Mikulski’s predecessor, the late Daniel K. Inouye of Hawaii, would often speak of how running the government on stopgap laws is less than ideal, but he could not overcome the political inertia against “regular order.”

Speaking at a subcommittee markup earlier Wednesday, House Appropriations ranking member Nita M. Lowey wasn’t too optimistic about restoring normalcy.

“This imperils this year’s appropriations process, making it nearly impossible to move all 12 bills. Instead, we will likely see a few bills given reasonable allocations while others are left in limbo indefinitely until we pass a CR,” the New York Democrat said.

In recent days, Senate Republicans have resisted a number of Democratic efforts to get the competing budget resolutions from the House and Senate into a conference committee. The latest such floor exchange came Wednesday, when Sen. Ron Wyden, D-Ore., sought unanimous consent to do so and Minority Leader Mitch McConnell, R-Ky., objected after Wyden declined a request to require the conference to reject any deal that would increase the debt limit or taxes.

Majority Leader Harry Reid, D-Nev., had told reporters last week that he planned to meet with Mikulski and Budget Chairwoman Patty Murray of Washington to discuss the appropriations matter.

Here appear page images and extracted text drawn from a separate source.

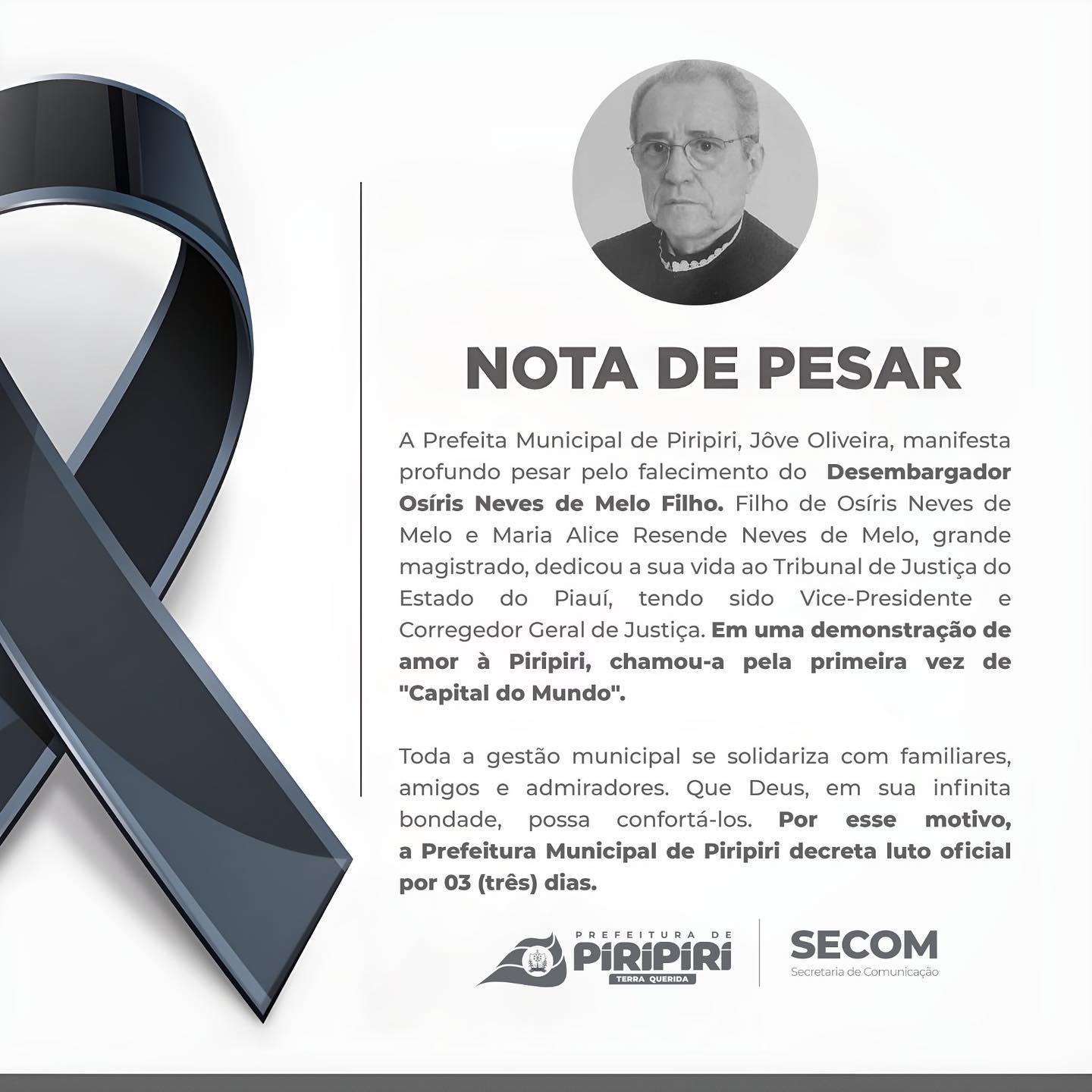 NOTA DE PESAR

A Prefeita Municipal de Piripiri, Jôve Oliveira, manifesta profundo pesar pelo falecimento do Desembargador Osíris Neves de Melo Filho. Filho de Osíris Neves de Melo e Maria Alice Resende Neves de Melo, grande magistrado, dedicou a sua vida ao Tribunal de Justiça do Estado do Piauí, tendo sido Vice-Presidente e Corregedor Geral de Justiça. Em uma demonstração de amor à Piripiri, chamou-a pela primeira vez de "Capital do Mundo".

Toda a gestão municipal se solidariza com familiares, amigos e admiradores. Que Deus, em sua infinita bondade, possa confortá-los. Por esse motivo, a Prefeitura Municipal de Piripiri decreta luto oficial por 03 (três) dias.

PREFEITURA DE
PIRIPIRI
TERRA QUERIDA

SECOM
Secretaria de Comunicação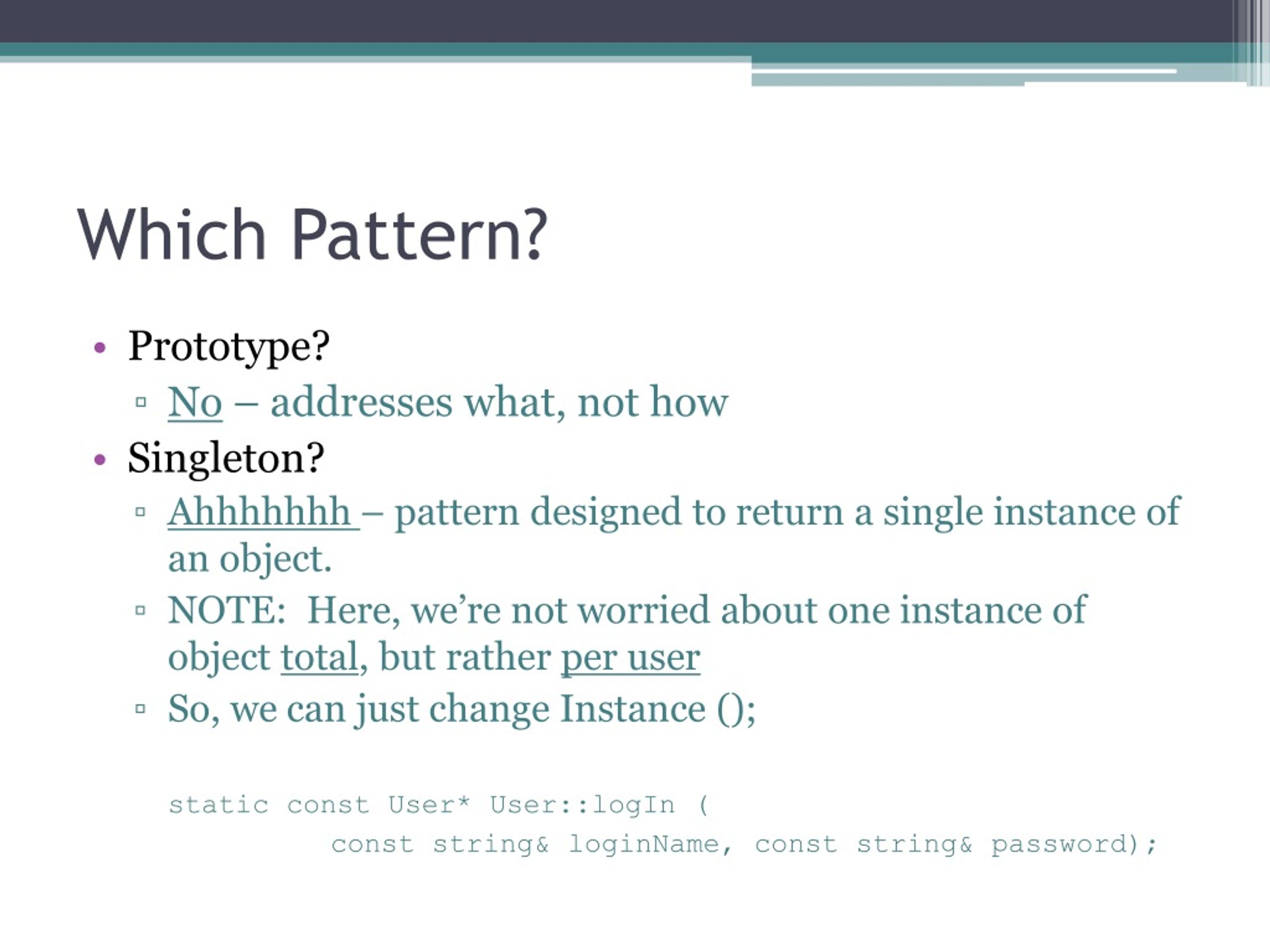 Which Pattern?

• Prototype?
  ▫ No – addresses what, not how
• Singleton?
  ▫ Ahhhhhhh – pattern designed to return a single instance of an object.
  ▫ NOTE: Here, we're not worried about one instance of object total, but rather per user
  ▫ So, we can just change Instance ();

static const User* User::logIn (
        const string& loginName, const string& password);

Murray is also a member of Democratic leadership and chairwoman of the Transportation-HUD Appropriations subcommittee.

This time, the Senate’s first fight may be over the top-line number at which the bills are written. Some GOP senators may balk at the $1.058 trillion spending level. Republican aides say they prefer to consider bills at a lower spending level that builds in continued implementation of the spending cuts required by sequestration.

“We hope to have the regular order and have all of our bills marked up and through the full committee by Aug. 1,” she said, adding that she hopes to get some of the bills through the floor as well.